#### [EXERCISE DETAILS]
Copy out each of the lines below in which the word "exists" occurs.

Start of PROVIDED RECORDS

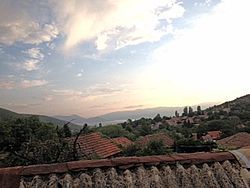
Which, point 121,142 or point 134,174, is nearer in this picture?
point 134,174

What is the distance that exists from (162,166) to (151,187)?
0.33 m

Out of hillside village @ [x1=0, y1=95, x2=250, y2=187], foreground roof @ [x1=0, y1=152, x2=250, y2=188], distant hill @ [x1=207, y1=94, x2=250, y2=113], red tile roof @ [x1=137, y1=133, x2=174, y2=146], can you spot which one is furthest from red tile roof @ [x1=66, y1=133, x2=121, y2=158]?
distant hill @ [x1=207, y1=94, x2=250, y2=113]

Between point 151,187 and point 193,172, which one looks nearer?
point 151,187

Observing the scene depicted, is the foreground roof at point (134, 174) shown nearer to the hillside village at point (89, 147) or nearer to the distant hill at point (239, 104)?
the hillside village at point (89, 147)

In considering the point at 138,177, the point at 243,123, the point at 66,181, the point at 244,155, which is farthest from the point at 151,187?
the point at 243,123

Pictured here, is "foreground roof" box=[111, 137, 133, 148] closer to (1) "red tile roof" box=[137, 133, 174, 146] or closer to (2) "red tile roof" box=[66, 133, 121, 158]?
(1) "red tile roof" box=[137, 133, 174, 146]

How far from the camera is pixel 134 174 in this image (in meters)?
2.99

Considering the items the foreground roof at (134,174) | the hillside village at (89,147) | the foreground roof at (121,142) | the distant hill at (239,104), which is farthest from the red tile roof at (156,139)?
the distant hill at (239,104)

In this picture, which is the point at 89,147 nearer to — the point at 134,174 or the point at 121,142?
the point at 121,142

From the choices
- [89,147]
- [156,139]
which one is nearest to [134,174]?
[89,147]

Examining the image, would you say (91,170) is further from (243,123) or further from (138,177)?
(243,123)

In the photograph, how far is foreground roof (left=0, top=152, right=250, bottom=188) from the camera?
2.87 meters

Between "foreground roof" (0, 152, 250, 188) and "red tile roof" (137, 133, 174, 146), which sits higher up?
"foreground roof" (0, 152, 250, 188)

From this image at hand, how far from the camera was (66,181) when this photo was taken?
112 inches
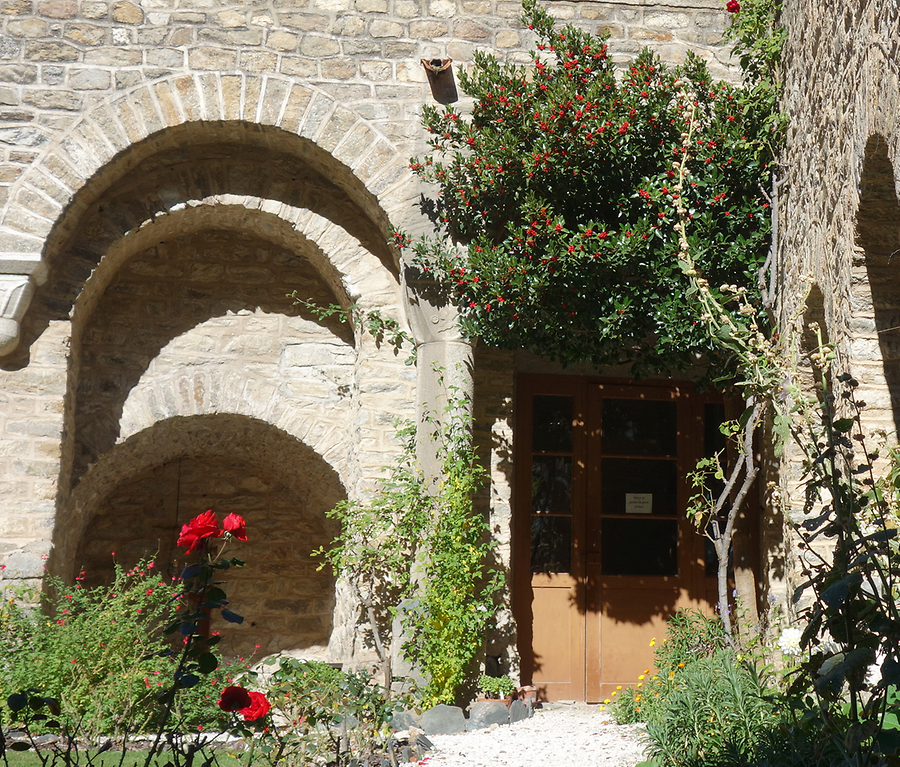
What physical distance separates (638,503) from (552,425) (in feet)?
2.67

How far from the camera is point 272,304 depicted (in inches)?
236

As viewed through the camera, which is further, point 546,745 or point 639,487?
point 639,487

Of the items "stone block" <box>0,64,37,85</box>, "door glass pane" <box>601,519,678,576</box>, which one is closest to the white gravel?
"door glass pane" <box>601,519,678,576</box>

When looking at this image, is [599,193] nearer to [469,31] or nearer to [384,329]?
[469,31]

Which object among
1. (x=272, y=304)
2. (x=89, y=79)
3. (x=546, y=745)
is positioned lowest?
(x=546, y=745)

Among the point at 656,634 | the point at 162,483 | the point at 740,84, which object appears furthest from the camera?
the point at 162,483

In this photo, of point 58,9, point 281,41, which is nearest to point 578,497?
point 281,41

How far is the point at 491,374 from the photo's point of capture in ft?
18.4

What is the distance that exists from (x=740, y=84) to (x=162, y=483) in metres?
5.01

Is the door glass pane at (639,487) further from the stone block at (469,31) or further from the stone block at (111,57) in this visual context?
the stone block at (111,57)

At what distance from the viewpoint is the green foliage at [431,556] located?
4.77 meters

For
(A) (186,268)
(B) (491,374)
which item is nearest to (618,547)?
(B) (491,374)

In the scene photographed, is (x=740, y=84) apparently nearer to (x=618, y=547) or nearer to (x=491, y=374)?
(x=491, y=374)

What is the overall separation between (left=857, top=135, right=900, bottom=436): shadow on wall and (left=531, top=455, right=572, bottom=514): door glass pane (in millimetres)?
2413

End of PROVIDED RECORDS

#### [EXERCISE SOLUTION]
What is the distance that exists from (162,166) to (151,187)?
What is the distance that exists from (x=740, y=84) to (x=162, y=483) in metres?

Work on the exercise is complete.